Он был робок на этом обеде, британский премьер, робок и тускловат… В иное время с какой бы силой взлетел к небу фонтан его красноречия, а тут… Как будто бы и не Черчилль. И остался после обеда, точно хотел замолить какой-то свой грешок. И этот вопрос о послезавтрашнем дне задал не из сознания силы. И уходил вдруг какой-то иной походкой, больше обычного шаркающей; хотя выглядел, как обычно, молодым, отменным молодцом…
Против обыкновения, главы правительств собрались к столу переговоров не в четыре часа, а в четыре тридцать. Очевидно, эти тридцать минут не были ординарным опозданием… Наблюдательный глаз установил бы это безошибочно: когда Сталин шел в большой посольский зал, рядом с ним были Брук и Маршалл. Очевидно, у советского премьера была встреча с военными чинами союзников. Если учесть, что всего лишь накануне Сталин возражал против того, чтобы решение главного вопроса было передано на рассмотрение военных, тем более разительным были происшедшие изменения.
В четыре тридцать Рузвельт, по праву бессменного председателя, открыл заседание, и все разом разъяснилось. Президент сказал, что состоялось решение британского и американского штабов, которое было сообщено маршалу Сталину и было принято им с удовлетворением. Рузвельт предложил дать слово Бруку. Сталин согласился.

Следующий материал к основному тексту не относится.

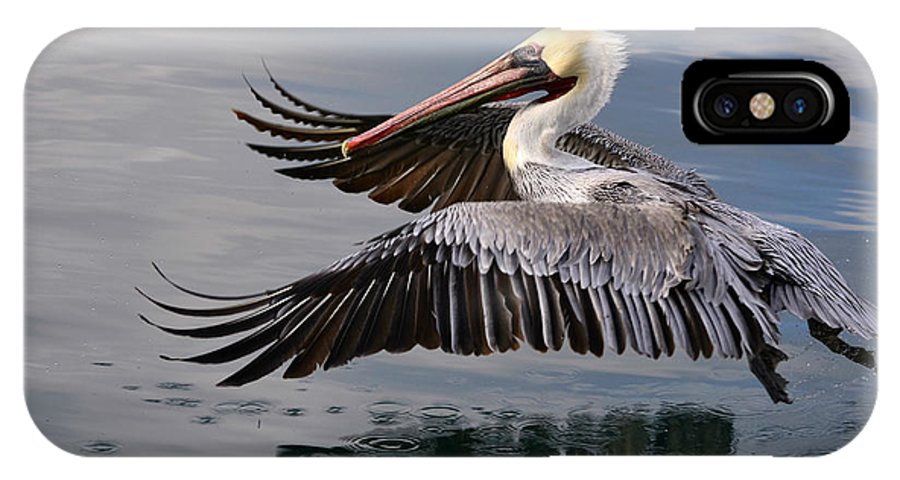 California Brown Pelican IPhone X Case featuring the photograph Cruising At Water Level 2 by Fraida Gutovich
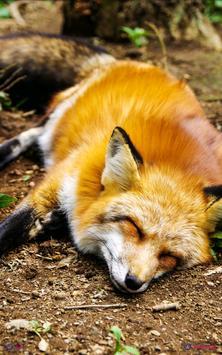 Animal Wallpapers apk screenshot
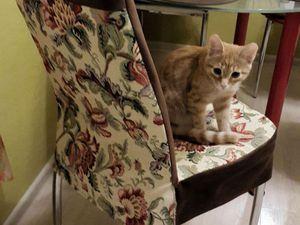 Шьём чехол для ободранного стула. Ярмарка Мастеров - ручная работа, handmade.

Черчилль также не возражал, но не преминул заметить, что Брук будет говорить в равной мере от имени англичан и американцев.
Волнение точно опалило гортань генерала Брука: он должен был дважды кашлянуть и издать нечто похожее на писк. Впрочем, и в кашле, и даже в писке была некая значительность. Брука можно было понять: происходило долгожданное, происходило нечто такое, что, по крайней мере для русских, должно было войти в историю этой войны под знаком Тегерана. Брук сказал, что начальники штабов рекомендовали президенту и премьер-министру сообщить маршалу Сталину, что «Оверлорд» начнется в мае и будет поддержан операцией против французского юга… Итак, самое заветное было произнесено. Правда, была несколько странной сама форма этого акта: начальники штабов рекомендовали президенту и премьер-министру сообщить маршалу Сталину… Непонятно было, почему главы правительств вдруг выступили на конференции в качестве начальников штабов – ведь решение принимали они, Рузвельт и Черчилль, с рекомендациями военных, а не наоборот… Это, пожалуй, было странным, и это предстояло еще понять и объяснить, но существенно ли это было сейчас? Вряд ли. Существенным было иное – решение принято. А значит, возникла возможность сокрушающего удара по врагу, удара, который обещал победу. Да, именно это слово должно было быть произнесено, когда британский генерал, еще не уразумев, какая честь выпала на его долю, сказал об «Оверлорде» и грядущем мае.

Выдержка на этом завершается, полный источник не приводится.